Wednesday, May 24, 2006, 11:09 AM in The Spout
T-Mobile Smartphone Fun Facts
A coupla weeks ago, the AT&T wireless cell phone reception at my house went through the floor. I called up the nice folks at Cingular and they guaranteed me that my reception would improve if I moved my old AT&T account to Cingular (Cingular owns both, after all). When that didn't work, I went to the mall, signed up for T-Mobile, went to my house and, when the reception was much better, had 'em move my phone number over. Since then, I've been moving my smartphone along with me (I have a QTEK 8500 on order, but my Audiovox 5600 is still the greatest thing to happen to me since my first laptop). Here's what I've found:
- To get the data working (assuming you've selected that account option from T-Mobile), set up a GPRS connection that connects to the internet and uses "wap.voicestream.com" as the Access Point (no user name, password or DNS addresses). There's no need for a proxy connection, but make sure that your IE connection options use the internet as its network (I mistakenly had it set to WAP at first).
- To use the phone as a modem for use in connecting to the internet, pair the phone w/ your computer using Bluetooth (make sure to put the phone into discovery mode so that Windows can find it) and then use the new COM port that Windows adds (COM4 on my machine) to set up a dial-up network connection, using "*99#" as the phone number (no user name or password).
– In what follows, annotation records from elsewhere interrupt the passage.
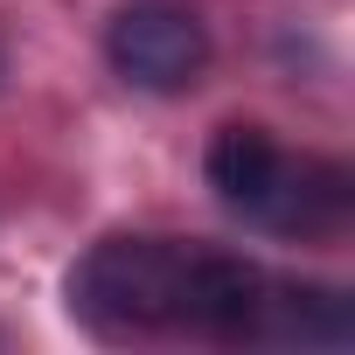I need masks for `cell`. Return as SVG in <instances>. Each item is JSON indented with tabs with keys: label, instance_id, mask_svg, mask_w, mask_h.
Instances as JSON below:
<instances>
[{
	"label": "cell",
	"instance_id": "2",
	"mask_svg": "<svg viewBox=\"0 0 355 355\" xmlns=\"http://www.w3.org/2000/svg\"><path fill=\"white\" fill-rule=\"evenodd\" d=\"M209 189L230 216L272 237H327L348 216V167L286 153L265 125H223L209 139Z\"/></svg>",
	"mask_w": 355,
	"mask_h": 355
},
{
	"label": "cell",
	"instance_id": "1",
	"mask_svg": "<svg viewBox=\"0 0 355 355\" xmlns=\"http://www.w3.org/2000/svg\"><path fill=\"white\" fill-rule=\"evenodd\" d=\"M265 272L174 237H105L70 272V313L98 334H216L258 341Z\"/></svg>",
	"mask_w": 355,
	"mask_h": 355
},
{
	"label": "cell",
	"instance_id": "3",
	"mask_svg": "<svg viewBox=\"0 0 355 355\" xmlns=\"http://www.w3.org/2000/svg\"><path fill=\"white\" fill-rule=\"evenodd\" d=\"M105 56L139 91H189L209 63V28L189 0H125L105 28Z\"/></svg>",
	"mask_w": 355,
	"mask_h": 355
}]
</instances>
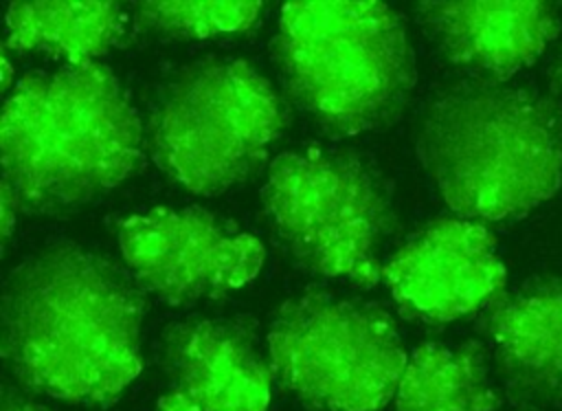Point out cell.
I'll list each match as a JSON object with an SVG mask.
<instances>
[{
    "instance_id": "6da1fadb",
    "label": "cell",
    "mask_w": 562,
    "mask_h": 411,
    "mask_svg": "<svg viewBox=\"0 0 562 411\" xmlns=\"http://www.w3.org/2000/svg\"><path fill=\"white\" fill-rule=\"evenodd\" d=\"M4 356L29 389L108 402L140 371L143 299L127 277L75 244L24 259L4 292Z\"/></svg>"
},
{
    "instance_id": "7a4b0ae2",
    "label": "cell",
    "mask_w": 562,
    "mask_h": 411,
    "mask_svg": "<svg viewBox=\"0 0 562 411\" xmlns=\"http://www.w3.org/2000/svg\"><path fill=\"white\" fill-rule=\"evenodd\" d=\"M4 180L22 202L75 204L123 182L140 156V125L103 64L26 75L2 114Z\"/></svg>"
},
{
    "instance_id": "3957f363",
    "label": "cell",
    "mask_w": 562,
    "mask_h": 411,
    "mask_svg": "<svg viewBox=\"0 0 562 411\" xmlns=\"http://www.w3.org/2000/svg\"><path fill=\"white\" fill-rule=\"evenodd\" d=\"M417 152L446 204L468 220L522 215L562 180V125L553 108L494 84L459 86L435 99Z\"/></svg>"
},
{
    "instance_id": "277c9868",
    "label": "cell",
    "mask_w": 562,
    "mask_h": 411,
    "mask_svg": "<svg viewBox=\"0 0 562 411\" xmlns=\"http://www.w3.org/2000/svg\"><path fill=\"white\" fill-rule=\"evenodd\" d=\"M274 57L294 101L342 136L393 116L415 81L406 29L382 2H288Z\"/></svg>"
},
{
    "instance_id": "5b68a950",
    "label": "cell",
    "mask_w": 562,
    "mask_h": 411,
    "mask_svg": "<svg viewBox=\"0 0 562 411\" xmlns=\"http://www.w3.org/2000/svg\"><path fill=\"white\" fill-rule=\"evenodd\" d=\"M283 125L279 97L248 62L209 57L184 68L149 121L158 167L191 193L213 196L246 178Z\"/></svg>"
},
{
    "instance_id": "8992f818",
    "label": "cell",
    "mask_w": 562,
    "mask_h": 411,
    "mask_svg": "<svg viewBox=\"0 0 562 411\" xmlns=\"http://www.w3.org/2000/svg\"><path fill=\"white\" fill-rule=\"evenodd\" d=\"M270 220L310 270L375 286L391 209L378 176L356 156L301 149L277 156L263 189Z\"/></svg>"
},
{
    "instance_id": "52a82bcc",
    "label": "cell",
    "mask_w": 562,
    "mask_h": 411,
    "mask_svg": "<svg viewBox=\"0 0 562 411\" xmlns=\"http://www.w3.org/2000/svg\"><path fill=\"white\" fill-rule=\"evenodd\" d=\"M268 356L274 376L316 411H380L408 363L384 310L331 295L285 303Z\"/></svg>"
},
{
    "instance_id": "ba28073f",
    "label": "cell",
    "mask_w": 562,
    "mask_h": 411,
    "mask_svg": "<svg viewBox=\"0 0 562 411\" xmlns=\"http://www.w3.org/2000/svg\"><path fill=\"white\" fill-rule=\"evenodd\" d=\"M123 259L138 284L176 303L226 295L263 264L261 242L202 209H151L119 224Z\"/></svg>"
},
{
    "instance_id": "9c48e42d",
    "label": "cell",
    "mask_w": 562,
    "mask_h": 411,
    "mask_svg": "<svg viewBox=\"0 0 562 411\" xmlns=\"http://www.w3.org/2000/svg\"><path fill=\"white\" fill-rule=\"evenodd\" d=\"M382 275L402 310L437 323L494 303L505 286L494 237L468 218L430 222L389 259Z\"/></svg>"
},
{
    "instance_id": "30bf717a",
    "label": "cell",
    "mask_w": 562,
    "mask_h": 411,
    "mask_svg": "<svg viewBox=\"0 0 562 411\" xmlns=\"http://www.w3.org/2000/svg\"><path fill=\"white\" fill-rule=\"evenodd\" d=\"M165 365L158 411H266L270 402L272 365L237 323L178 325L167 338Z\"/></svg>"
},
{
    "instance_id": "8fae6325",
    "label": "cell",
    "mask_w": 562,
    "mask_h": 411,
    "mask_svg": "<svg viewBox=\"0 0 562 411\" xmlns=\"http://www.w3.org/2000/svg\"><path fill=\"white\" fill-rule=\"evenodd\" d=\"M419 13L441 51L465 68L507 77L529 66L558 33L549 2H424Z\"/></svg>"
},
{
    "instance_id": "7c38bea8",
    "label": "cell",
    "mask_w": 562,
    "mask_h": 411,
    "mask_svg": "<svg viewBox=\"0 0 562 411\" xmlns=\"http://www.w3.org/2000/svg\"><path fill=\"white\" fill-rule=\"evenodd\" d=\"M487 332L505 374L525 389L562 387V279L498 297Z\"/></svg>"
},
{
    "instance_id": "4fadbf2b",
    "label": "cell",
    "mask_w": 562,
    "mask_h": 411,
    "mask_svg": "<svg viewBox=\"0 0 562 411\" xmlns=\"http://www.w3.org/2000/svg\"><path fill=\"white\" fill-rule=\"evenodd\" d=\"M116 2H13L7 11V44L42 51L70 64H90L121 35Z\"/></svg>"
},
{
    "instance_id": "5bb4252c",
    "label": "cell",
    "mask_w": 562,
    "mask_h": 411,
    "mask_svg": "<svg viewBox=\"0 0 562 411\" xmlns=\"http://www.w3.org/2000/svg\"><path fill=\"white\" fill-rule=\"evenodd\" d=\"M496 404L485 356L474 343L417 347L395 391L397 411H494Z\"/></svg>"
},
{
    "instance_id": "9a60e30c",
    "label": "cell",
    "mask_w": 562,
    "mask_h": 411,
    "mask_svg": "<svg viewBox=\"0 0 562 411\" xmlns=\"http://www.w3.org/2000/svg\"><path fill=\"white\" fill-rule=\"evenodd\" d=\"M259 11V2H138L136 22L165 37L195 40L246 31Z\"/></svg>"
},
{
    "instance_id": "2e32d148",
    "label": "cell",
    "mask_w": 562,
    "mask_h": 411,
    "mask_svg": "<svg viewBox=\"0 0 562 411\" xmlns=\"http://www.w3.org/2000/svg\"><path fill=\"white\" fill-rule=\"evenodd\" d=\"M20 198L13 191V187L4 180L2 182V242L7 244L11 237V229H13V220L18 218V207H20Z\"/></svg>"
},
{
    "instance_id": "e0dca14e",
    "label": "cell",
    "mask_w": 562,
    "mask_h": 411,
    "mask_svg": "<svg viewBox=\"0 0 562 411\" xmlns=\"http://www.w3.org/2000/svg\"><path fill=\"white\" fill-rule=\"evenodd\" d=\"M2 411H46V409H44V407H40V404H33V402H24V400H11V398H7V400H4Z\"/></svg>"
}]
</instances>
I get this working when I called T-Mobile and they walked me through the setup, even though the Audiovox isn't a supported phone and the tech support guy had no documentation on one.
- This isn't phone related, but once you've got a T-Mobile data plan, you should be able to use WiFi from your laptop at a T-Mobile HotSpot by using your 10-digit phone number as the user name and the last 4 digits of your SSN as your password (I haven't tried this yet, but I plan to!).
Theoretically, I should be able to use ActiveSync via Bluetooth, but I haven't figured out how to make that work yet.
So far, I'm loving T-Mobile, not just 'cuz of the rates and the features, but also because they seem to understand that some folks aren't going to want to be stuck with the phones that they sell and they actually help you make them work. T-Mobile's not the biggest network, but apparently that makes 'em try harder. Recommended.